I like some of Ken Ham's work.


----------



## caoclan (Sep 15, 2011)

Love Ken Ham and have really benefited from his organization's work.


----------



## "William The Baptist" (Sep 15, 2011)

I don't know if it's "allowed" but I certainly like Ken Ham.


----------



## Edward (Sep 15, 2011)

Stargazer65 said:


> Are you allowed to like Ken Ham around here on the PB?



I've never met him.


----------



## Rufus (Sep 15, 2011)

I would bet most people on the PB are YEC. Actually it might be against the rules to argue for anymore position, but you'd have to check if that's true.


----------



## Stargazer65 (Sep 15, 2011)

I was mostly jesting when I asked if you're allowed to like him here. I also think the majority here are YEC. Even so, even if the OEC's may not always like him, I'm sure they love him.

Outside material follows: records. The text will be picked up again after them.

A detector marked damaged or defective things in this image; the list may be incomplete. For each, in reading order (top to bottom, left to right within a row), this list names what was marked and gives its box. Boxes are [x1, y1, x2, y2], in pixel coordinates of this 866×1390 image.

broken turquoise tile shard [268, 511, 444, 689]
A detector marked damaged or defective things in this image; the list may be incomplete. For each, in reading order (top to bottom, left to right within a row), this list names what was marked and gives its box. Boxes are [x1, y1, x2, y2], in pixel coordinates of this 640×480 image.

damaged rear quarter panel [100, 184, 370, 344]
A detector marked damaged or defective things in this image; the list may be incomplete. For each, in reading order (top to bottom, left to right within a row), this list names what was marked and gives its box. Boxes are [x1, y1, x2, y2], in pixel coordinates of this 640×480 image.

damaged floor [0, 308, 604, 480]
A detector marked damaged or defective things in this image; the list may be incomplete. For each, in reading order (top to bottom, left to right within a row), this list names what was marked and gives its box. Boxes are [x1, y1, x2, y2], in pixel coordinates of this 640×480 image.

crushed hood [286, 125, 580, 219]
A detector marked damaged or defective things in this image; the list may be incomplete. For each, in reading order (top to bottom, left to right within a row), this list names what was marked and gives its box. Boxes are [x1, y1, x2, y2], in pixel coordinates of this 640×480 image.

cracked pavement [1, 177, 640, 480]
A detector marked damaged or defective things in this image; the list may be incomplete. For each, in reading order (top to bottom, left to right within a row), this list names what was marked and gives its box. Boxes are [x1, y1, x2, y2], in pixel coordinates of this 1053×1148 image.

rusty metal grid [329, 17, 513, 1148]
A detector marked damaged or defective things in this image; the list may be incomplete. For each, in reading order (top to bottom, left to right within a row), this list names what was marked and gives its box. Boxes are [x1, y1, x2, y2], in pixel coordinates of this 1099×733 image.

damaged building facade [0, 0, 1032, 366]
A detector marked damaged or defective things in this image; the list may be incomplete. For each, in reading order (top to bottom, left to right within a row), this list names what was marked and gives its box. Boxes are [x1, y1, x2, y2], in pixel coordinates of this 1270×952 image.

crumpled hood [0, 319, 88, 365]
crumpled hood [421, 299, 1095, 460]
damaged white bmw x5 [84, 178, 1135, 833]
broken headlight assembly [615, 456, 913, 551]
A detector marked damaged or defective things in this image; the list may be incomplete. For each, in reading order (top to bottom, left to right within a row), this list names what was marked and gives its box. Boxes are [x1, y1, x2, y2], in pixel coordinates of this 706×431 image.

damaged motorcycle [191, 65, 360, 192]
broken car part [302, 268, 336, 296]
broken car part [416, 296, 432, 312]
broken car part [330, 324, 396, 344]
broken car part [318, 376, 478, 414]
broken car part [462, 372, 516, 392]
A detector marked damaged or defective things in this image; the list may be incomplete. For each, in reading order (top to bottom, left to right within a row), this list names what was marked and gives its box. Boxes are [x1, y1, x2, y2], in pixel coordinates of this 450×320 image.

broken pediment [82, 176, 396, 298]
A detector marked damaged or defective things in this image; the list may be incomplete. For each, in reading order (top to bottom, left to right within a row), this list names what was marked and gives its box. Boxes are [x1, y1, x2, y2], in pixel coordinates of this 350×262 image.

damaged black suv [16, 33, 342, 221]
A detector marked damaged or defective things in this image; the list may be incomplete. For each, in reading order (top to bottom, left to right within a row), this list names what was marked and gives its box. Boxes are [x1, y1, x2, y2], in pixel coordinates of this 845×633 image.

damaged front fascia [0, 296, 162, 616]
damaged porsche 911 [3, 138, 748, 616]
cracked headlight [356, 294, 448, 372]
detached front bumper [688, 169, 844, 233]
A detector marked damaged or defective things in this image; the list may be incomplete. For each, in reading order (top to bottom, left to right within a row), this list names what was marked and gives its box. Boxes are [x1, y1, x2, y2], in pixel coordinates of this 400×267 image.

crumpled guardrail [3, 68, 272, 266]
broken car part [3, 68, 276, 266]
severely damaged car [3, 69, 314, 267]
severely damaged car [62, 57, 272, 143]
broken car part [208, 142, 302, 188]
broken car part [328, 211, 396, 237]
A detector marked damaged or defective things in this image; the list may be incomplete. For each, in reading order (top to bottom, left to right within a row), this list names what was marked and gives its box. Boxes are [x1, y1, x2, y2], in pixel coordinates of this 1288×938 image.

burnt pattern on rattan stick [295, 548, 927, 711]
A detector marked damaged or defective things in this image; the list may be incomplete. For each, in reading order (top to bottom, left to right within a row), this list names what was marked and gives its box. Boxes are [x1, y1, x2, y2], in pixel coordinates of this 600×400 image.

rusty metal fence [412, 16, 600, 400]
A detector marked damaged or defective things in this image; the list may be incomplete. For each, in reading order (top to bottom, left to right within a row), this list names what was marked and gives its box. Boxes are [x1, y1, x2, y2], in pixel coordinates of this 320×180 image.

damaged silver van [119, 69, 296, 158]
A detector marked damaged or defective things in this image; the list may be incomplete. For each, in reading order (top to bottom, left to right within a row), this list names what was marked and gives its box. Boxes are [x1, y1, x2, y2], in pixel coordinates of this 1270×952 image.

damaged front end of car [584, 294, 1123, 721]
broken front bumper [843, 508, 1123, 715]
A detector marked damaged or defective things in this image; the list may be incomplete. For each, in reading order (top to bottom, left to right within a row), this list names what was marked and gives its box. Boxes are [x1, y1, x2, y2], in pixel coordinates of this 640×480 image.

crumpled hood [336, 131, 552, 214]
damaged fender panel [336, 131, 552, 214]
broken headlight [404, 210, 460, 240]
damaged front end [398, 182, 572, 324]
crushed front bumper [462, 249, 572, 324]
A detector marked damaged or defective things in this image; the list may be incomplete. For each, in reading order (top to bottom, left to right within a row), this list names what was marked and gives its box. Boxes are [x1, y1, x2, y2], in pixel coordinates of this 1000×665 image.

Niagara Falls here we come! I haven't been there since I was a young'un.


----------



## JennyG (Sep 16, 2011)

After there was a schism, with the Carl Weiland's CMI hiving off from AiG, I went with CMI, but since I don't know the cause it was only really because they're Australian-based and so culturally that little bit more comfortable to me (although of course Ken Ham himself is Australian - curious)
Ken Ham will always have a special place in my heart, as the guy whose work first opened up YEC to me.


----------